The default mode network (DMN) is a collection of cortical brain regions that is active during states of rest or quiet wakefulness in humans and other mammalian species. A pertinent characteristic of the DMN is a suppression of local field potential gamma activity during cognitive task performance as well as during engagement with external sensory stimuli. Conversely, gamma activity is elevated in the DMN during rest. Here, we document that the rat basal forebrain (BF) exhibits the same pattern of responses, namely pronounced gamma oscillations during quiet wakefulness in the home cage and suppression of this activity during active exploration of an unfamiliar environment. We show that gamma oscillations are localized to the BF and that gamma-band activity in the BF has a directional influence on a hub of the rat DMN, the anterior cingulate cortex, during DMN-dominated brain states. The BF is well known as an ascending, activating, neuromodulatory system involved in wake-sleep regulation, memory formation, and regulation of sensory information processing. Our findings suggest a hitherto undocumented role of the BF as a subcortical node of the DMN, which we speculate may be important for switching between internally and externally directed brain states.
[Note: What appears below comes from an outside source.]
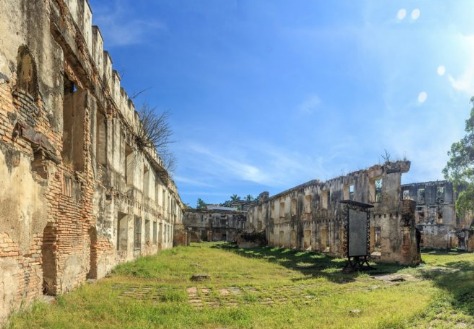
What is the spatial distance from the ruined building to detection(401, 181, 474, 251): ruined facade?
2916cm

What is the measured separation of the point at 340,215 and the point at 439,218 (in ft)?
64.0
We discuss potential BF projection circuits that could underlie its role in DMN regulation and highlight that certain BF nuclei may provide potential target regions for up- or down-regulation of DMN activity that might prove useful for treatment of DMN dysfunction in conditions such as epilepsy or major depressive disorder.
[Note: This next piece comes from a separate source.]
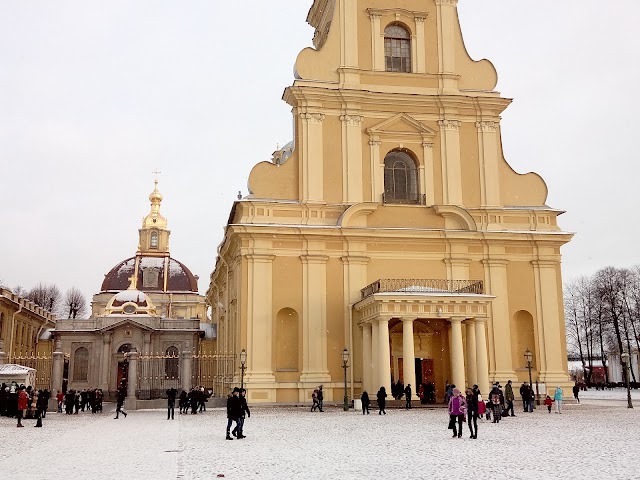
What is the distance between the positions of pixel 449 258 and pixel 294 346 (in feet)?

Gamma band directional interactions between basal forebrain and visual cortex during wake and sleep states.

The basal forebrain (BF) is an important regulator of cortical excitability and responsivity to sensory stimuli, and plays a major role in wake-sleep regulation. While the impact of BF on cortical EEG or LFP signals has been extensively documented, surprisingly little is known about LFP activity within BF. Based on bilateral recordings from rats in their home cage, we describe endogenous LFP oscillations in the BF during quiet wakefulness, rapid eye movement (REM) and slow wave sleep (SWS) states. Using coherence and Granger causality methods, we characterize directional influences between BF and visual cortex (VC) during each of these states. We observed pronounced BF gamma activity particularly during wakefulness, as well as to a lesser extent during SWS and REM. During wakefulness, this BF gamma activity exerted a directional influence on VC that was associated with cortical excitation. During SWS but not REM, there was also a robust directional gamma band influence of BF on VC. In all three states, directional influence in the gamma band was only present in BF to VC direction and tended to be regulated specifically within each brain hemisphere. Locality of gamma band LFPs to the BF was confirmed by demonstration of phase locking of local spiking activity to the gamma cycle. We report novel aspects of endogenous BF LFP oscillations and their relationship to cortical LFP signals during sleep and wakefulness. We link our findings to known aspects of GABAergic BF networks that likely underlie gamma band LFP activations, and show that the Granger causality analyses can faithfully recapitulate many known attributes of these networks.